To "blow a gasket" means that someone has lost control of his temper or become very angry. In most instances, the idiom means that the person has become enraged very quickly, which harkens back to the literal meaning of the phrase. Literally, when a gasket is blown, steam is released almost immediately.
The phrase comes from the mechanics of engines. A gasket is a seal on an engine that is fitted between two pieces of metal. The gasket's purpose is to keep liquids, usually gasoline or water, from leaking around the metal fittings. When a gasket blows, liquid seeps out from between the pieces of metal, usually creating steam when the liquid hits the hot metal. This recalls the idiom of "steam coming out his ears," which also describes someone who is very angry,
There is no warning in the machinery that a gasket is about to blow. When it blows, which means it breaks or comes lose from its place between the pieces of metal, it happens suddenly. When a person is said to blow a gasket, the anger that is being described usually comes about with no warning that the person was on the verge of becoming so furious.
A very similar idiom is to "blow a fuse." A fuse would blow in a building's power system when an electrical circuit became overloaded. As when a gasket is blown, a fuse blows suddenly, and there is little warning before it happens.
Both phrases are believed to have their origins in the United States. To blow a gasket probably entered common language as a figurative phrase about the time that the use of automobiles became common. Most people, at one time or another, would have seen what happened when an automobile blew a gasket. To blow a fuse would have come into common usage as more and more people had electrical systems in their home and saw what happened when a fuse blew.

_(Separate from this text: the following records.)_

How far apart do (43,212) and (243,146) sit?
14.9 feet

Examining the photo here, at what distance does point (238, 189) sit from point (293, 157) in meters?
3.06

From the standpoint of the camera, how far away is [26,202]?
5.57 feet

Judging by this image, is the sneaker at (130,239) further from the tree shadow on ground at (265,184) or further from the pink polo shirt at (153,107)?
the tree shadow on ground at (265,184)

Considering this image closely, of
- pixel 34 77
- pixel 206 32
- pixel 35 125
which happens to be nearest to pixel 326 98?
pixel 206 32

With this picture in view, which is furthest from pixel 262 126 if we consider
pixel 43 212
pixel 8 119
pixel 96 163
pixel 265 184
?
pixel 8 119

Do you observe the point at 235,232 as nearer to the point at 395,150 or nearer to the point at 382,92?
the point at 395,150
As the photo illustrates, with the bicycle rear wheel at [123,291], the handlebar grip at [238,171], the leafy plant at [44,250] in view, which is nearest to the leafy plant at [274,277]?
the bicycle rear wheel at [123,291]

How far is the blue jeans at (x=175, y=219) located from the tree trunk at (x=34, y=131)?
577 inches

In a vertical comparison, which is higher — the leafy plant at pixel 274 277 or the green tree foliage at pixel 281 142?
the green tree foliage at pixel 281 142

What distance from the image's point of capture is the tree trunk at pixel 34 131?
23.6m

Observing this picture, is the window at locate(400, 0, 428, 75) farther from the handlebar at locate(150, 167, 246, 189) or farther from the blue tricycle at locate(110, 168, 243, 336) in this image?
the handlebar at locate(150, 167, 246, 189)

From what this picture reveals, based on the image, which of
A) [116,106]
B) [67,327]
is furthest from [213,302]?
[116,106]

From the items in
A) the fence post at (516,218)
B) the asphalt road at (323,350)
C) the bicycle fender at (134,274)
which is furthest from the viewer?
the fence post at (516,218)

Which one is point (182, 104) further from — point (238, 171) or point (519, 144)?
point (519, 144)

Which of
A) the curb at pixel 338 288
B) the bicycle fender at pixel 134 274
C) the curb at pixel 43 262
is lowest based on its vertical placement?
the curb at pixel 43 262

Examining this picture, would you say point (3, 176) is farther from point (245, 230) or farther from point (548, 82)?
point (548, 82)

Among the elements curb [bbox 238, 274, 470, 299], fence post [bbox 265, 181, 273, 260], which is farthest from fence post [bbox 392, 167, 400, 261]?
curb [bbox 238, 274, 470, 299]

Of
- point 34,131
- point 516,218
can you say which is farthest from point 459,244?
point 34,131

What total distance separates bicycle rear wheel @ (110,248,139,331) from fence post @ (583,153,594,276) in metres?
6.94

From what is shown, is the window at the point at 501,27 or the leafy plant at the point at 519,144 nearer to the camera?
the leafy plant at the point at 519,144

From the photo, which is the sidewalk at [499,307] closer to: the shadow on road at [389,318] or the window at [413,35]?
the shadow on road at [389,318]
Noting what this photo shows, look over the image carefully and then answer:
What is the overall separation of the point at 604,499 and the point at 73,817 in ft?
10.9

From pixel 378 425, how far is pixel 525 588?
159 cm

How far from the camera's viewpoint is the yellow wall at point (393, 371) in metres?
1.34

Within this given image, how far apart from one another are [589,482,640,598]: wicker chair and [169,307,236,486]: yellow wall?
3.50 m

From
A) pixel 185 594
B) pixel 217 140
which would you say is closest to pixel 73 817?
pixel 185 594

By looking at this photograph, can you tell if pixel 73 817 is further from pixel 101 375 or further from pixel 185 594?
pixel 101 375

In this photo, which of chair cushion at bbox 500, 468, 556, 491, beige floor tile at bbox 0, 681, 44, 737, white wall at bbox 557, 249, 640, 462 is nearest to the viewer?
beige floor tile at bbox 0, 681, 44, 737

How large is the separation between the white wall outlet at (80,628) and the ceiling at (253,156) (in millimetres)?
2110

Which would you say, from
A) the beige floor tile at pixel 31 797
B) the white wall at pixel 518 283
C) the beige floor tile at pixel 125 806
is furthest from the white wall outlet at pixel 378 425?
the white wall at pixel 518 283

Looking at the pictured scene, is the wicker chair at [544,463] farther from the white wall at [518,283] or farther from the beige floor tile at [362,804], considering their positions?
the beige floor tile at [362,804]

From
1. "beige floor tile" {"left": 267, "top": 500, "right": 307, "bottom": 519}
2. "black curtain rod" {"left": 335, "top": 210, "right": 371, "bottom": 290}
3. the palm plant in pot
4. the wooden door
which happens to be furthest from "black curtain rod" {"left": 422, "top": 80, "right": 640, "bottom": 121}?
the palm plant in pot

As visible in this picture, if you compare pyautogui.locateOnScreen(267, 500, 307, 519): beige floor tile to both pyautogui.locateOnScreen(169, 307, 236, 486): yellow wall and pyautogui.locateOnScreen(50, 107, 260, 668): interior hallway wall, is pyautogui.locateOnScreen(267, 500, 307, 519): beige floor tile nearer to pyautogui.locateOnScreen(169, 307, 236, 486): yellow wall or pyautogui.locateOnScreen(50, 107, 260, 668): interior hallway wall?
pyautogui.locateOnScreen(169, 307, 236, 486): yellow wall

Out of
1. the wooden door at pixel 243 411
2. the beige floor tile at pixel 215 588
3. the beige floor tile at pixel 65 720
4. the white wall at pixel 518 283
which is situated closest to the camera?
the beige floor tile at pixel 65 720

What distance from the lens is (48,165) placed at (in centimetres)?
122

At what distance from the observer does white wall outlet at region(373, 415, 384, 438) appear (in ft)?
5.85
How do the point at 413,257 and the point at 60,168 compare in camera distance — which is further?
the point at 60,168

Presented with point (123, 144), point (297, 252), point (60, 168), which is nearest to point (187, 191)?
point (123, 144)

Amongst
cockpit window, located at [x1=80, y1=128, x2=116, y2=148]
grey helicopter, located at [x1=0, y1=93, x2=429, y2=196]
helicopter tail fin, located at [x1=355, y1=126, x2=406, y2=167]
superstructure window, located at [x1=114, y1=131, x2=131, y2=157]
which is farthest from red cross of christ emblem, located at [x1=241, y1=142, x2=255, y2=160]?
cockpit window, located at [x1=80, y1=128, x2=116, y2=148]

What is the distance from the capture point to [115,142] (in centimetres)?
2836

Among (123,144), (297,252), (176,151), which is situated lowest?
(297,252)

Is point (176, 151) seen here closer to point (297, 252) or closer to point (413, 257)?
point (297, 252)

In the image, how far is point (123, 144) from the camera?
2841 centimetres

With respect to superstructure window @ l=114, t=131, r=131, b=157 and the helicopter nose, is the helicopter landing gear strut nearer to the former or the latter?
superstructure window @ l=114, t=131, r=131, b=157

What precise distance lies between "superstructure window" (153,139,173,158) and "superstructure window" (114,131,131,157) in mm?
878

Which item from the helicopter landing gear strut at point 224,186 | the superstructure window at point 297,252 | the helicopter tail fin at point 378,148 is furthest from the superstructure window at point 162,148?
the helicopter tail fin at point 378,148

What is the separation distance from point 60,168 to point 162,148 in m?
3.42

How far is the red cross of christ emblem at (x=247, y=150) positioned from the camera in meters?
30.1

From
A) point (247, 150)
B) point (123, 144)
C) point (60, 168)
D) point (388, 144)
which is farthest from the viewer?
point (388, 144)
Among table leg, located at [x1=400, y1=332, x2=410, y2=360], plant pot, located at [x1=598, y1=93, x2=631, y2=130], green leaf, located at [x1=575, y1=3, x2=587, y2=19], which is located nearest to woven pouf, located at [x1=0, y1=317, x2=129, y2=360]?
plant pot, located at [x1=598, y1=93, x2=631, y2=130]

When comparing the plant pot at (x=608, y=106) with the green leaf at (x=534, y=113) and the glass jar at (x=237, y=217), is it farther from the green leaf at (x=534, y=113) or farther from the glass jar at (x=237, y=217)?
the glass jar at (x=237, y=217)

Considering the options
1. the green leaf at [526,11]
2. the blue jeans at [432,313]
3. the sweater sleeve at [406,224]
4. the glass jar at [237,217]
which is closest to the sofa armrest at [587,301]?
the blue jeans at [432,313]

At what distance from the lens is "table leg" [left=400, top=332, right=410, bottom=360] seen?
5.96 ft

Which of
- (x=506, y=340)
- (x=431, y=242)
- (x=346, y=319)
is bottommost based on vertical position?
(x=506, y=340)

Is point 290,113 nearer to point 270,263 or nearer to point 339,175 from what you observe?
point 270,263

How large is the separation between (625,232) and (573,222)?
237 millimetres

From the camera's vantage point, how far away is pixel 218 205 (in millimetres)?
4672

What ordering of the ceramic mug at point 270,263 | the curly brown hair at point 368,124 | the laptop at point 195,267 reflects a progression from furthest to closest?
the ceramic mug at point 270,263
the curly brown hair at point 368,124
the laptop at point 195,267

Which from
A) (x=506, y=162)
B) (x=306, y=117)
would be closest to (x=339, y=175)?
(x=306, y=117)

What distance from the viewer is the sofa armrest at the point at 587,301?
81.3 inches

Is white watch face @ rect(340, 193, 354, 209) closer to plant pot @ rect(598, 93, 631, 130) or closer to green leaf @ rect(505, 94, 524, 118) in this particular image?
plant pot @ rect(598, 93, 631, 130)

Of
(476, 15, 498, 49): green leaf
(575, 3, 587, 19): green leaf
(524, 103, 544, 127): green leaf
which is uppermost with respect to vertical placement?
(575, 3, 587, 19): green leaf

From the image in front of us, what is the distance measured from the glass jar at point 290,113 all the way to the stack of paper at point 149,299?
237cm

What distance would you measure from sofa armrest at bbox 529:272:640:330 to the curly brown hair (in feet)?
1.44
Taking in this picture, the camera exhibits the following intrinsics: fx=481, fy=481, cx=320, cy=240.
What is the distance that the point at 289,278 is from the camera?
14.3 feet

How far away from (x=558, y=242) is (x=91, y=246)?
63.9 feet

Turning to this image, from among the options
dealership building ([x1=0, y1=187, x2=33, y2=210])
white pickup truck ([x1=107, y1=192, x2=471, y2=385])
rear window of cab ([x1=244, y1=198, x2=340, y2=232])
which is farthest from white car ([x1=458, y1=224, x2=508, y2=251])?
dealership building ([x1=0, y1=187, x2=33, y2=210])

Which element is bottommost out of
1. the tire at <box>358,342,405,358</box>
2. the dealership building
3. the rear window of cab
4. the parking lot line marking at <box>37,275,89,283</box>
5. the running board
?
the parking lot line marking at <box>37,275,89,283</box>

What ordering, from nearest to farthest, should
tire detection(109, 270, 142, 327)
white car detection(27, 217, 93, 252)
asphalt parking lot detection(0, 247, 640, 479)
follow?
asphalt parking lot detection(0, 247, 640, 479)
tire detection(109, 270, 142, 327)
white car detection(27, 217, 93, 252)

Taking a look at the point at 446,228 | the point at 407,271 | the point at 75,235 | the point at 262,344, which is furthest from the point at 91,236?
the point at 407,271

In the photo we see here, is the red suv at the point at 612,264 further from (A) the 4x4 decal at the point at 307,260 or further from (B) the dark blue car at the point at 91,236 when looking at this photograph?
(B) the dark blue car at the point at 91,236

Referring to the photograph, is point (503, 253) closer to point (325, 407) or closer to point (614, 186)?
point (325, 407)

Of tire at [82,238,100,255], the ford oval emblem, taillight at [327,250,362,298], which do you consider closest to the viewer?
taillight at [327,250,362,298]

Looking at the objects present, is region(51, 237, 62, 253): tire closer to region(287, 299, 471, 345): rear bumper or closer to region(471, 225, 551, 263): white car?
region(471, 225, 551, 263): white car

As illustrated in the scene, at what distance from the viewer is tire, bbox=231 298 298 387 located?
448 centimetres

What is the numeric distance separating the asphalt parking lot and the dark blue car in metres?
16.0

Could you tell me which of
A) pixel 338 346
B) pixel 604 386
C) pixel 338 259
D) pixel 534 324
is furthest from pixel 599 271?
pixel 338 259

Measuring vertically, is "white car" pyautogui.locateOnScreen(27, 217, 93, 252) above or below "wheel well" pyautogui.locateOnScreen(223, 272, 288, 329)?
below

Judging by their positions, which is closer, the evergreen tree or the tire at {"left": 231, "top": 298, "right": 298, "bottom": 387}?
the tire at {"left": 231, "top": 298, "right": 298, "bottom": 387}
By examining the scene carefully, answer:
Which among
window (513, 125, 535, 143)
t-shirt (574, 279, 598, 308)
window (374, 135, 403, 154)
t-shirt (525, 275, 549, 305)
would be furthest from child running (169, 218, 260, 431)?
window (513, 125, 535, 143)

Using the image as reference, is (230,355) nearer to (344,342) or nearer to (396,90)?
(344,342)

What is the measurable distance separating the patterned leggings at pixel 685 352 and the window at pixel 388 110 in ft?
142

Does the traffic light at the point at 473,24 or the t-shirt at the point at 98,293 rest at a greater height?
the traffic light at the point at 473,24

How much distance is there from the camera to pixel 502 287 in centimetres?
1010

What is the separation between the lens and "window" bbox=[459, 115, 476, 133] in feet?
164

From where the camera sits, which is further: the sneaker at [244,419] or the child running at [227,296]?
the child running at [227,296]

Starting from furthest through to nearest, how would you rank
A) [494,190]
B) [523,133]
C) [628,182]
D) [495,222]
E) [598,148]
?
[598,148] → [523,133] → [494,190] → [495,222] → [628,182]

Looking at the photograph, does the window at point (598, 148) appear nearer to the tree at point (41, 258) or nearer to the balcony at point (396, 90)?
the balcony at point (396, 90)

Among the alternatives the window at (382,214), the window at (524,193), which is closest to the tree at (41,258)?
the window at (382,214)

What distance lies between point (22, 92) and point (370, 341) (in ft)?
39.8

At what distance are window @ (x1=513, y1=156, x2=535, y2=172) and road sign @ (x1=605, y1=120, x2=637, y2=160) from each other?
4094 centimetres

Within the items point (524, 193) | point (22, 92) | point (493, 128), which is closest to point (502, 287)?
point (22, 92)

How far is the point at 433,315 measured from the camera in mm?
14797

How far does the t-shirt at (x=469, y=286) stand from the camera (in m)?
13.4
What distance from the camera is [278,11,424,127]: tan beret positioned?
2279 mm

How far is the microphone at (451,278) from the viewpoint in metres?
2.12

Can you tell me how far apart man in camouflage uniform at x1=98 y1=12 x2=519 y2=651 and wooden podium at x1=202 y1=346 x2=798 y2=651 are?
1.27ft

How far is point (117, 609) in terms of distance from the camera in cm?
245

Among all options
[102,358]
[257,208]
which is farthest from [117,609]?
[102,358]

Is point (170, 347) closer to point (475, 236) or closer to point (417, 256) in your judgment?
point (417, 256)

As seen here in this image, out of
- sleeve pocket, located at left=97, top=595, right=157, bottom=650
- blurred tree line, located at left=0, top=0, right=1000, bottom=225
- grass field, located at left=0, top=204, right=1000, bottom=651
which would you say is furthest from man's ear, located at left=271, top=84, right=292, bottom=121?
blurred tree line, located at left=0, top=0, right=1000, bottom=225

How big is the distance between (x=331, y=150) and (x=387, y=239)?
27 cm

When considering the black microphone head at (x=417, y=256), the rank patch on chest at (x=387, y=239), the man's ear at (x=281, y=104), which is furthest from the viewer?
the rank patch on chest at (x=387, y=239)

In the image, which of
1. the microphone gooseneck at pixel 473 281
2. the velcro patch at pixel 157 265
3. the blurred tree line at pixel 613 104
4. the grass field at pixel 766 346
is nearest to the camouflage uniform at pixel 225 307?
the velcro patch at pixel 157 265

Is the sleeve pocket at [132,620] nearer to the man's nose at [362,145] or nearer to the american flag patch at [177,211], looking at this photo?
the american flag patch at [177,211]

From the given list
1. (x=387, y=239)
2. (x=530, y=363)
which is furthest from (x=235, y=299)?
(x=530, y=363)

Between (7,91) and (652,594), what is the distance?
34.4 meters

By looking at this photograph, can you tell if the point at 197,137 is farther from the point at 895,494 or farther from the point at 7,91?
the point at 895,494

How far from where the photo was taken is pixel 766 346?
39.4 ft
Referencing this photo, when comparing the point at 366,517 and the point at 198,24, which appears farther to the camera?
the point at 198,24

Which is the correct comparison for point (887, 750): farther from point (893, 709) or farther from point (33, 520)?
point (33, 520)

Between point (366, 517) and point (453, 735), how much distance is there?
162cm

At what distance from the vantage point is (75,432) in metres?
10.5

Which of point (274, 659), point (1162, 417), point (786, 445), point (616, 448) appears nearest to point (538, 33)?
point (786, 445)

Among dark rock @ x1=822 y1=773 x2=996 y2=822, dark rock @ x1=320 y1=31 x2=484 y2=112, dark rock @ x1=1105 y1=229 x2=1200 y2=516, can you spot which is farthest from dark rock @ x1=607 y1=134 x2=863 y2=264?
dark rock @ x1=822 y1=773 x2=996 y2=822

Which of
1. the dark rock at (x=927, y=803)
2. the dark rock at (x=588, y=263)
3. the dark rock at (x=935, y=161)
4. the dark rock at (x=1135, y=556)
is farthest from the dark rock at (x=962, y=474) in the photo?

As idioms go, both blow a gasket and blow a fuse are relatively modern additions to common English language. As machinery that employed gaskets, namely car engines, and electricity systems using fuses didn't come into use until the late 19th and early 20th centuries, the phrases' literal meanings are probably less than a hundred years old as of 2011. Their uses figuratively are much younger still because they would not have entered common usage until most speakers were familiar with what it meant when a gasket or fuse blew. In comparison to proverbs and idioms that have been a part of the language for centuries, this makes both phrases rather modern.